Almost 20 years ago, before the internet was in wide use, I still recall the yelling and screaming coming from Winnipeg when an Arizona-bound Winnipeg Jets team traded Teemu Selanne to Anaheim for Chad Kilger nad Oleg Tvrdovsky.
Even given that in February, 1996, there was no hope of keeping the Jets in Winnipeg, fans were absolutely furious, feeling that the Phoenix owners had sold away the franchise player for a promising Russian defenseman who'd have to play like the second coming of Paul Coffey and possibly a 20-goal-scorer--and the trade was seen as one final stab in the back for Winnipeggers because Selanne was both embraced by Manitobans and embraced a prairie province that still isn't exactly seen as a prime destination for NHL'ers who like things like above-freezing weather between November and February.
Given that Selanne's #8 is being retired by the Anaheim Ducks on Sunday night, ESPN's Pierre LeBrun picked a helluva time to tell the definitive story of a move that most certainly helped make the Ducks, and a trade that set back a Coyotes team that chose to rid itself of both Selanne and Alexei Zhamnov before the team ever took to the ice in Arizona:
It all began in Jack Ferreira's office one Friday afternoon in early February 1996.
"I was sitting there with [then-Anaheim coach] Ron Wilson.

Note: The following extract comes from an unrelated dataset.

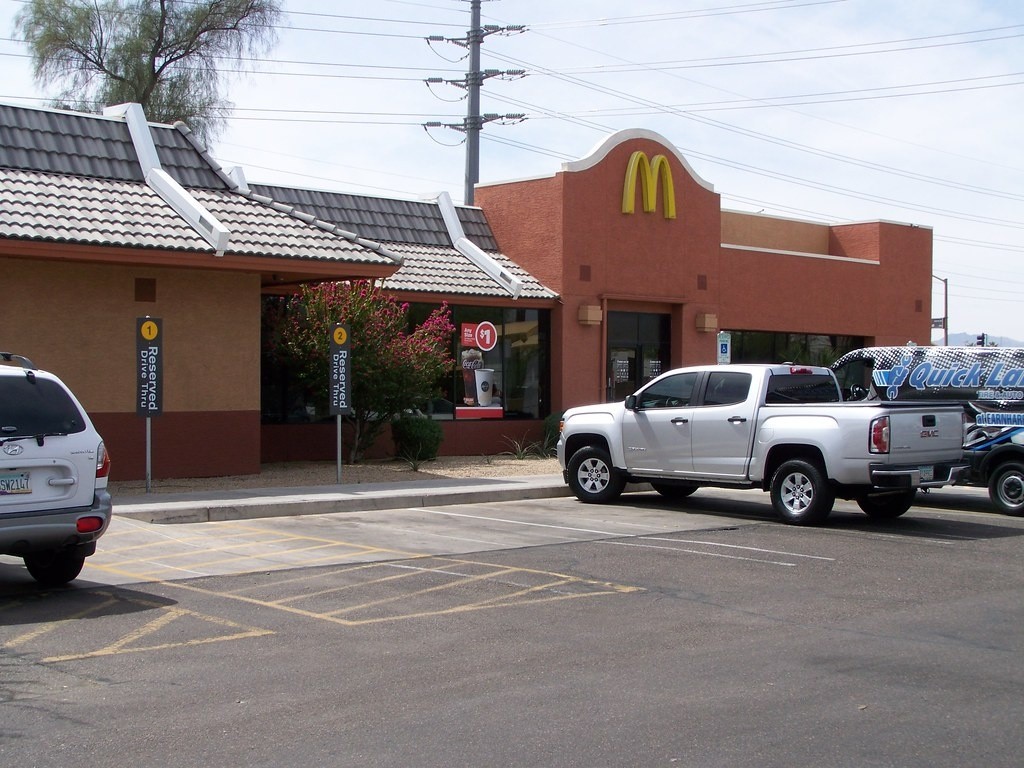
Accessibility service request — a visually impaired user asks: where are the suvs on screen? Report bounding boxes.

We had both kind of heard rumblings about Winnipeg maybe moving Teemu Selanne," Ferreira recalled to ESPN.com this week. "So we were talking about our team, and then talking about Teemu, and I just said, 'The hell with it.'"

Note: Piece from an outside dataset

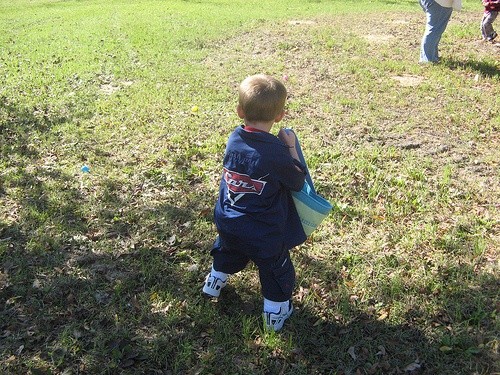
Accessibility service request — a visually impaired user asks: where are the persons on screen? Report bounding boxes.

Ferreira, general manager at the time of what were called the Mighty Ducks of Anaheim, picked up the phone and called then-Winnipeg Jets GM John Paddock.

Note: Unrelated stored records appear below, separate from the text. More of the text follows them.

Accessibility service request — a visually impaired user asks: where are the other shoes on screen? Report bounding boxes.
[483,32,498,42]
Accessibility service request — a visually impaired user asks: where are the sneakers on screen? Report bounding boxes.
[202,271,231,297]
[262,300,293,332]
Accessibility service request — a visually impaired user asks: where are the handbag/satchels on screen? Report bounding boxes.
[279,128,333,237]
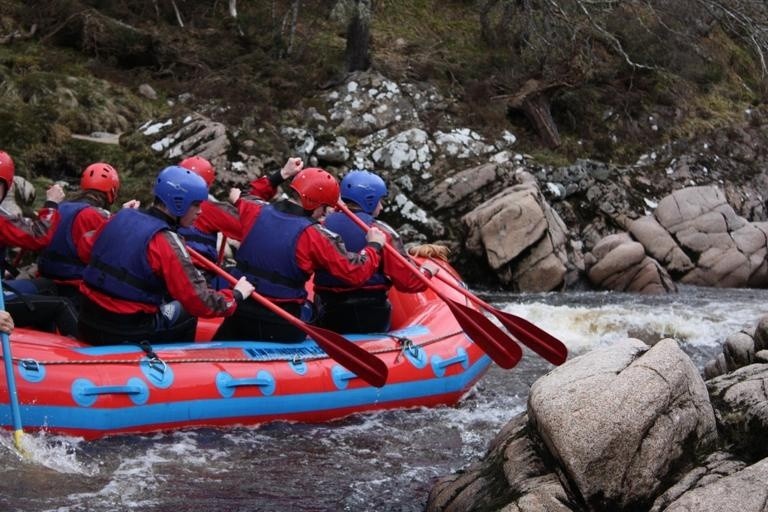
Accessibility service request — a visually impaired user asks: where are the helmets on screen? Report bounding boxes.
[153,164,209,217]
[176,154,217,190]
[79,161,121,205]
[340,168,389,215]
[0,150,16,194]
[288,166,341,211]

"I got him at his house," Ferreira vividly recalled. "I asked him flat-out: 'I heard these rumors, are you looking to move Teemu?' And he said, 'Well, we might.' So right then I said to him: 'I'll give you Oleg Tverdovsky.' Because I had to throw something at him to get his attention. ... John didn't say yes, he didn't say no. But I had his attention."